Missy spun around for perspective. “No, this should be close enough.” She climbed onto the table, and sat cross-legged on it. She interlaced six of her fingers, but kept the other two pointed outwards, in the vague shape of a handgun. She closed her eyes and began a breathing exercise that Dar’cy had taught her, imagining that her teacher was smiling at the sight. Once she felt like she too was centered, she outstretched her arms to search for the energies permeating this dimension, and the building within it. She concentrated on harmonizing her body’s vibrations with those of her environment, and its occupants.

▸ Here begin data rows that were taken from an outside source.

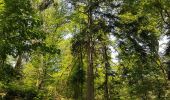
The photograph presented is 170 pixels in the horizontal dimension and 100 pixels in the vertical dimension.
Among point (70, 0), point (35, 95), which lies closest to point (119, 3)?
point (70, 0)

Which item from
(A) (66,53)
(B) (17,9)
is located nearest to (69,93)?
(A) (66,53)

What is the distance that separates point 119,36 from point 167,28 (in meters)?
6.49

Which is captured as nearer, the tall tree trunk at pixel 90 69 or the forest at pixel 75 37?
the forest at pixel 75 37

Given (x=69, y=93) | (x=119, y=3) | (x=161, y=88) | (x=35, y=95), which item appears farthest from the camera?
(x=161, y=88)

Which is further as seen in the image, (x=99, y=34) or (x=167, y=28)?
(x=167, y=28)

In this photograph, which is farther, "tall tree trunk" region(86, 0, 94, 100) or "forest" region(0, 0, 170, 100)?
"tall tree trunk" region(86, 0, 94, 100)

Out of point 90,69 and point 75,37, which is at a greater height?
point 75,37

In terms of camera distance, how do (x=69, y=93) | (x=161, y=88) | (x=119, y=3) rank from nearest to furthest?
(x=69, y=93) → (x=119, y=3) → (x=161, y=88)

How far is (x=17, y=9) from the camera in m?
12.6

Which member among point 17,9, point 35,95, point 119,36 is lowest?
point 35,95

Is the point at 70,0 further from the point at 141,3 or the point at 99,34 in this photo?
the point at 141,3

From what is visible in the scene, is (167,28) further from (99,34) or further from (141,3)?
(99,34)

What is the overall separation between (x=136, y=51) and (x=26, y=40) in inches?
467

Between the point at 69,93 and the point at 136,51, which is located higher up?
the point at 136,51
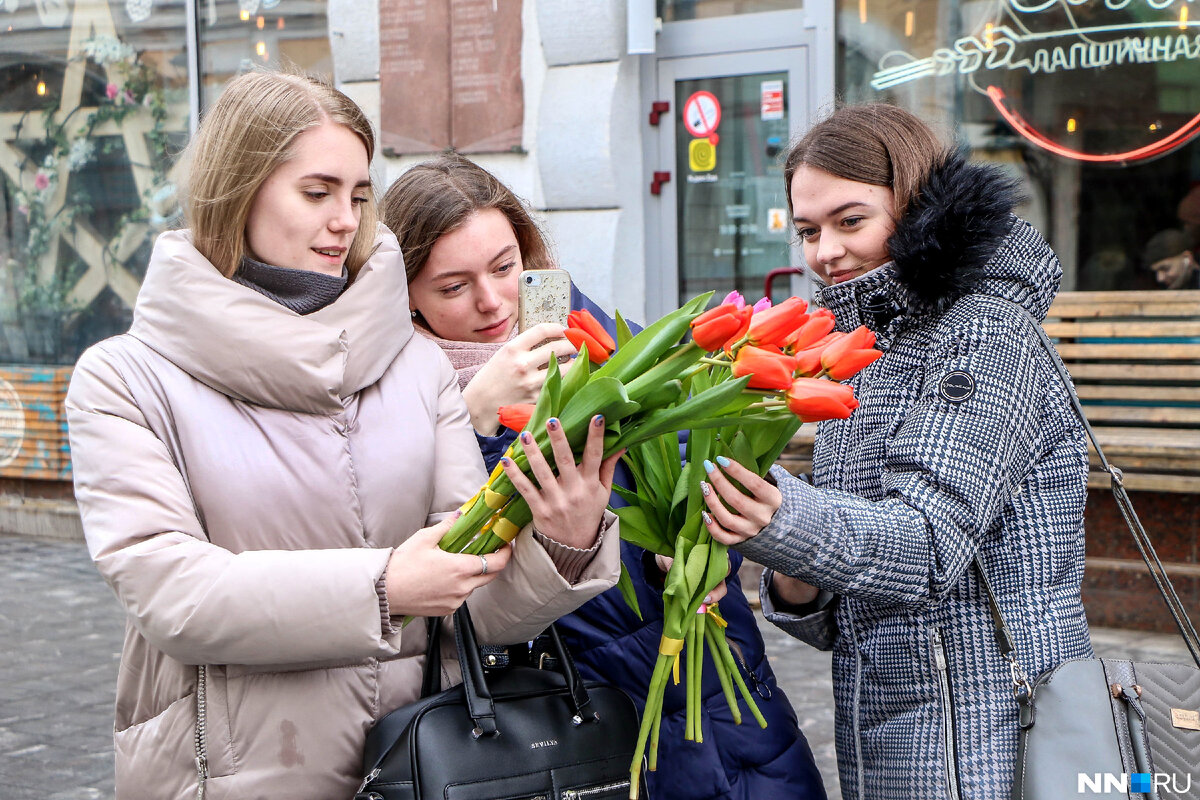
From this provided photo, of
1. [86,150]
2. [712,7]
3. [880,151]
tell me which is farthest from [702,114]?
[880,151]

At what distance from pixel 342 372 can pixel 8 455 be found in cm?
765

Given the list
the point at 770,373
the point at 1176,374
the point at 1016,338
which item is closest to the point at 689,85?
the point at 1176,374

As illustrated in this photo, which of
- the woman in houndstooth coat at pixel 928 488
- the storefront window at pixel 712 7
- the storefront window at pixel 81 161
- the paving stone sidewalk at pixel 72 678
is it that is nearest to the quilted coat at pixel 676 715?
the woman in houndstooth coat at pixel 928 488

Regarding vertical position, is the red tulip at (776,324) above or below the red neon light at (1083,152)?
below

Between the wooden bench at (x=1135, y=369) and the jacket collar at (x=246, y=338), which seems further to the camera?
the wooden bench at (x=1135, y=369)

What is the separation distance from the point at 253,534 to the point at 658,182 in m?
5.42

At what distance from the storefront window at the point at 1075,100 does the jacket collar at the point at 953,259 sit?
4.24 m

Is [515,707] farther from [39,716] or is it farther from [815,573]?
[39,716]

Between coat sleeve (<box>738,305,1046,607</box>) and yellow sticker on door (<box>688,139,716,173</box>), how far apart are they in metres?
5.04

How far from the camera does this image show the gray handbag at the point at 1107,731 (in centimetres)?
168

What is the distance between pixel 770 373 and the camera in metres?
1.36

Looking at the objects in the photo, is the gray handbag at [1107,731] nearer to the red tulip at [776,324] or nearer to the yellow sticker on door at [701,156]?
the red tulip at [776,324]

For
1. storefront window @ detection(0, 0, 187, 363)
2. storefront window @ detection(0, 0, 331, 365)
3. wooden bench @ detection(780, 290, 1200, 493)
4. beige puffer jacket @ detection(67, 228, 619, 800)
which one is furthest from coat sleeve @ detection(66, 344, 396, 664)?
storefront window @ detection(0, 0, 187, 363)

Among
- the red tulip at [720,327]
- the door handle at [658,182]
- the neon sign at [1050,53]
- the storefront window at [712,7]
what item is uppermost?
the storefront window at [712,7]
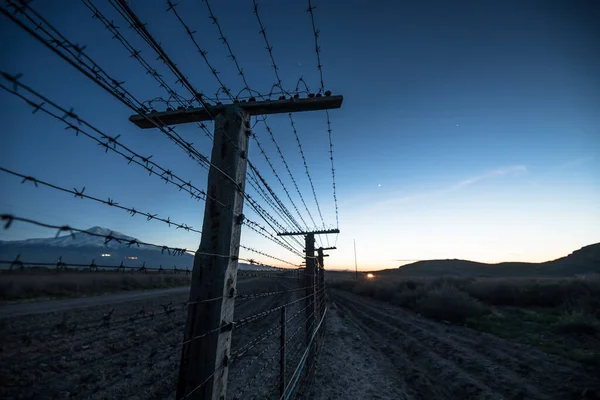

She maintained this position, gathering all the vibes from the dimension, bundling all of them together with her mind, then seeking out the world beyond. What she needed to do was destroy everything holding this place together, and force it to revert back to the rules that governed the universe as a whole. As she predicted, even though this was the first time she had tried this, it was nearly an hour before she was successful. All barriers were removed. She could feel herself, and everyone around her, speeding back up. Before this connection was broken, she could also feel everybody in the building throw up. It was a jarring experience.
Once she opened her eyes, she found the Librarian on her hands and knees, trying to catch her breath. Others were doing the same, hovered over piles and puddles of their bile. Only Dar’cy remained standing, perfectly fine, likely because her mother taught her how to adapt to new situations at the drop of a hat. Or because she was an object threader, and often instantly found herself in new places.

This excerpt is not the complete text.